3. Customize alarm priority policies
Generally, the monitored result is success or failure, such as Ping failure, webpage access error, and Socket connection failure. In the event of such failure, the fault is the highest priority alarm. In addition, you can also monitor the returned latency and content, such as Ping the returned latency, the time when the webpage is accessed, and the content obtained from the webpage. You can use the returned results to customize alarm conditions. For example, the return latency of Ping monitoring is generally between 10-30 ms. When the latency is greater than ms, it indicates that the network or server may encounter problems, resulting in slow network response, check whether the traffic is too high or the server CPU is too high.
4. Customize alarm information content standards
When a server or application fails, there are many alarm information contents, such as the name of the service to be triggered, the IP address of the server, the monitored line, the monitored service error level, error information, and the occurrence time. Pre-defined alarm content and standards enable the alarm content to be normative and readable. This is particularly meaningful for receiving alerts using text messages. The content of the text message can contain a maximum of 70 characters. It is difficult to fully understand the fault content within 70 characters. Therefore, we need to define the content standards in advance. For example, "the live video broadcast server 10.0.211.65 failed to monitor the telecommunications line at on January 18," clearly understands the cause of the failure.
5. SMS warning
At present, the platform can automatically send alarm short messages to the corresponding O & M engineer's mobile phone through the 139 email alarm function based on different businesses and owners.
At the same time, you can call a third-party API to trigger system alerts. A third-party API only needs to have a mobile phone number and the text message content variable to complete the instant messaging function.
6. receive summary reports by email
It takes two or three minutes to get the overall status of the website and server.
7. Monitoring Management Standards
Monitors and manages network running status, system service quality, and fault alarms in real time.
8. Rich data report analysis functions
Based on the above functions, the system can generate standard-format reports based on work requirements, and generate and adjust various reports based on conditions to meet the needs of IT system management and auditing.
Iv. platform monitoring objects
No.
Type
Monitoring Scope
Remarks
1
Network
Switching, routing, F5
Network Device Performance Parameter indicator and performance indicator overrun alarm
2
Host
Linux and Windows
Monitor server performance parameter indicators, performance indicators out-of-limit alarms
3
Middleware
Nginx and Tomcat
Alert for monitoring middleware performance parameter indicators and performance indicators exceeding the limit
4
Streaming Media
Wowza, Nginx
Alarm for monitoring streaming media performance parameter indicators and performance indicators exceeding the limit
5
Database
MySQL
Alarm for monitoring database performance parameter indicators and performance indicators exceeding the limit
V. Platform Architecture Design
1. logical topology of the Platform Architecture
The platform design architecture is shown in Figure 5.1.
The platform uses unified monitoring and centralized display to monitor devices.

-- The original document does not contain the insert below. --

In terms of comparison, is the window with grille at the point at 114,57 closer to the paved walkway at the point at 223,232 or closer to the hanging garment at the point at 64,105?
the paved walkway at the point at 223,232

The monitoring server collects information by engines deployed on various Monitored Objects, filters, processes, and sorts the information through the Report Server, and displays and sends SMS alarms through a unified portal.
2. Availability principles
The deployment of Monitoring and Management Software should not greatly modify or adjust the original system structure and security policies, and minimize the impact on the original system performance, it does not affect the operation of the production system, nor interfere with the normal operation of the system. It consumes as few resources and network resources as possible.